We are given that arithmetic mean of \[p\] and \[q\] is \[\dfrac{{p + q}}{2}\], Substitute \[p = \dfrac{1}{a}\] and \[q = \dfrac{1}{b}\]
\[ \Rightarrow M = \dfrac{{\dfrac{1}{a} + \dfrac{1}{b}}}{2}\]
Taking LCM in the numerator we get
\[ \Rightarrow M = \dfrac{{\dfrac{{a + b}}{{ab}}}}{2}\]
\[ \Rightarrow M = \dfrac{{a + b}}{{2ab}}\]
Taking reciprocal on both sides we get
\[ \Rightarrow \dfrac{1}{M} = \dfrac{{2ab}}{{a + b}}\] … (2)
Now we know the ration of \[\dfrac{1}{M}:G\] is \[4:5\]
\[ \Rightarrow \dfrac{{\dfrac{1}{M}}}{G} = \dfrac{4}{5}\]

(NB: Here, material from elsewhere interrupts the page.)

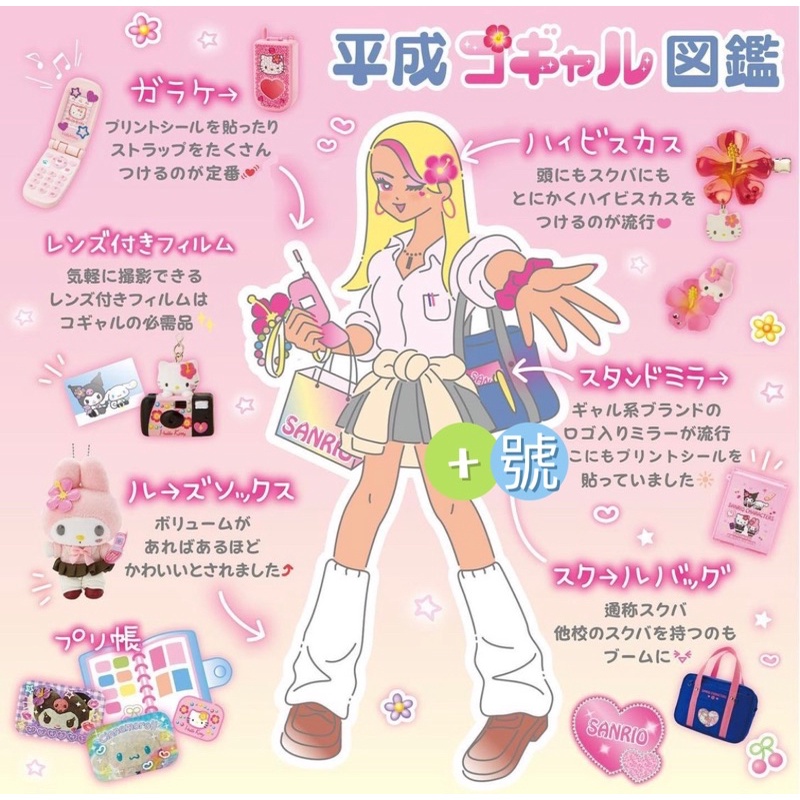 日本進口 庫洛米 kitty 大耳狗 美樂蒂 平成年代 袋中化妝包 手提包 小包包 手提袋 英文袋 補習袋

Substitute the values of \[M\]and \[G\] from equation (1) and (2)
\[ \Rightarrow \dfrac{{\dfrac{{2ab}}{{a + b}}}}{{\sqrt {ab} }} = \dfrac{4}{5}\]
We can simplify and write the above fraction in numerator as
\[ \Rightarrow \dfrac{{2ab}}{{\sqrt {ab} \times (a + b)}} = \dfrac{4}{5}\]
Now we know that \[ab = \sqrt {ab} \times \sqrt {ab} \].
\[ \Rightarrow \dfrac{{2(\sqrt {ab} \times \sqrt {ab} )}}{{\sqrt {ab} \times (a + b)}} = \dfrac{4}{5}\]
Cancel out the same factors from numerator and denominator
\[ \Rightarrow \dfrac{{2\sqrt {ab} }}{{(a + b)}} = \dfrac{4}{5}\]
Cancel 2 from numerator of both sides of the equation
\[ \Rightarrow \dfrac{{\sqrt {ab} }}{{(a + b)}} = \dfrac{2}{5}\]
Now cross multiply both sides of the equation
\[ \Rightarrow 5\sqrt {ab} = 2(a + b)\]
Squaring both sides of the equation we get
\[
   \Rightarrow {\left( {5\sqrt {ab} } \right)^2} = {\left( {2(a + b)} \right)^2} \\
   \Rightarrow 25{(\sqrt {ab} )^2} = 4{(a + b)^2} \\
 \]
Cancel the square root by square power in LHS and use the formula \[{(x + y)^2} = {x^2} + {y^2} + 2xy\] in RHS of the equation.
\[
   \Rightarrow 25ab = 4({a^2} + {b^2} + 2ab) \\
   \Rightarrow 25ab = 4{a^2} + 4{b^2} + 8ab \\
 \]
Shift all the values to one side of the equation
\[
   \Rightarrow 4{a^2} + 4{b^2} + 8ab - 25ab = 0 \\
   \Rightarrow 4{a^2} + 4{b^2} - 17ab = 0 \\
 \]
Now we factorize the equation.
We can write \[ - 17ab = - 16ab - ab\]
\[
   \Rightarrow 4{a^2} - 17ab + 4{b^2} = 0 \\
   \Rightarrow 4{a^2} - 16ab - ab + 4{b^2} = 0 \\
 \]
Now we take 4a common from the first two terms and –b from last two terms.
\[
   \Rightarrow 4a(a - 4b) - b(a - 4b) = 0 \\
   \Rightarrow (4a - b)(a - 4b) = 0 \\
 \]
Equate each factor to zero.
Firstly,
\[ \Rightarrow 4a - b = 0\]
Shift b to other side of the equation
\[ \Rightarrow 4a = b\]
Divide both sides by 4b
\[ \Rightarrow \dfrac{{4a}}{{4b}} = \dfrac{b}{{4b}}\]
Cancel out same terms from both numerator and denominator
\[ \Rightarrow \dfrac{a}{b} = \dfrac{1}{4}\]
So, \[a:b = 1:4\]
Since we got our desired answer we will don’t need to equate the second factor.

So, option A is correct.

Note: Students many times make mistake of writing the arithmetic mean of two numbers as \[\dfrac{{a + b}}{2}\] without looking at the numbers which are given to us as \[\dfrac{1}{a}\] and \[\dfrac{1}{b}\]. Also, many students try to find the factors of the equation using the method to find roots of a quadratic equation which is wrong.